• **Exercise objective**
Search term "name": copy each line of the data containing it.
★ ★ ★
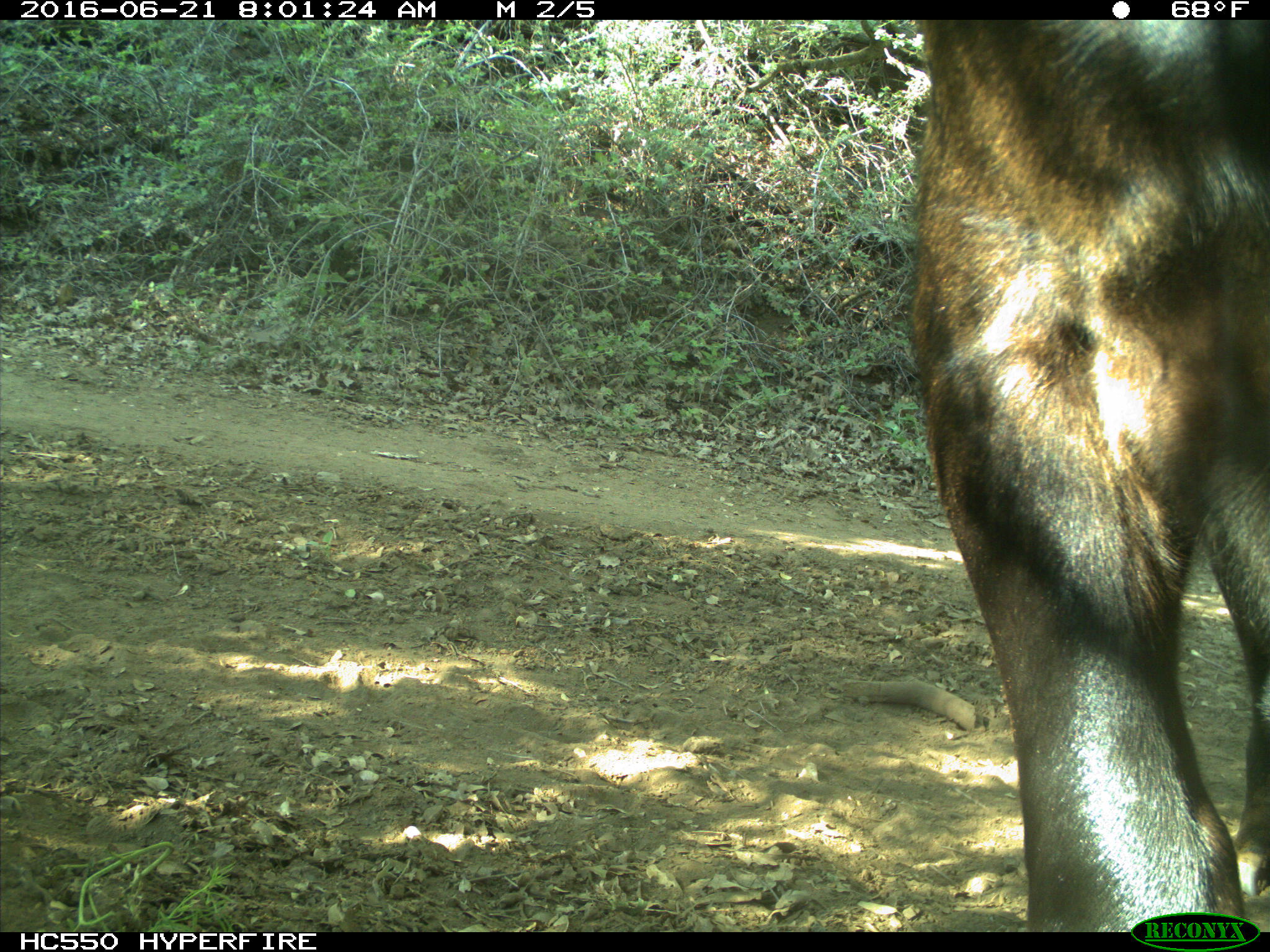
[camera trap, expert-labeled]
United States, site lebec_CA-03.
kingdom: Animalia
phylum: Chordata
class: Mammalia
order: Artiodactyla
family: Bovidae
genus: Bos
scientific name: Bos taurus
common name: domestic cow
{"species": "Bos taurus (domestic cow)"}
★ ★ ★
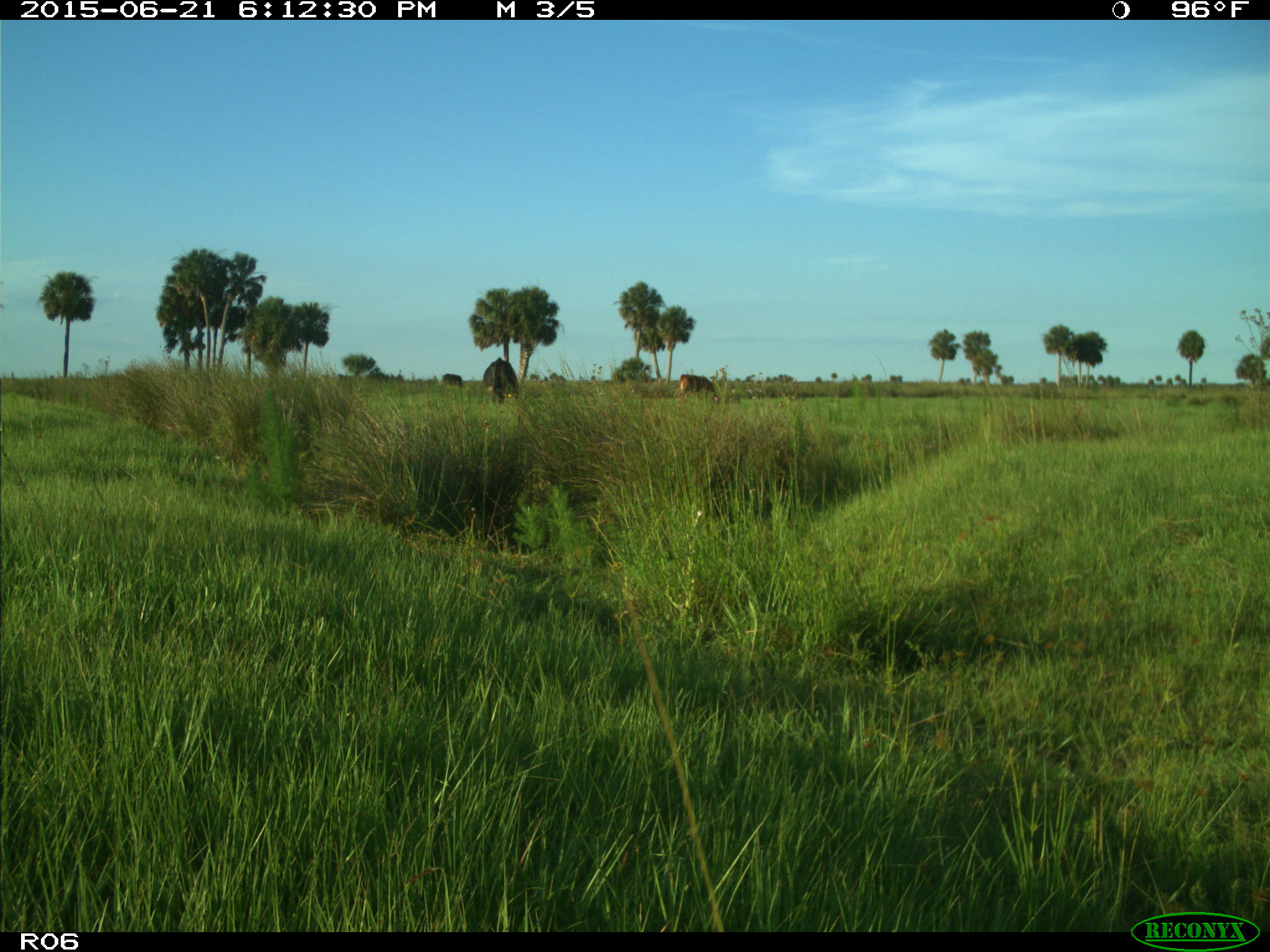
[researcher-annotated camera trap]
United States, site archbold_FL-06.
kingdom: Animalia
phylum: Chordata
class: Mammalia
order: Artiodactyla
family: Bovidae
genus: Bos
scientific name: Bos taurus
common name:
★ ★ ★
• **Result of the task**
scientific name: Bos taurus
common name: domestic cow
scientific name: Bos taurus
common name:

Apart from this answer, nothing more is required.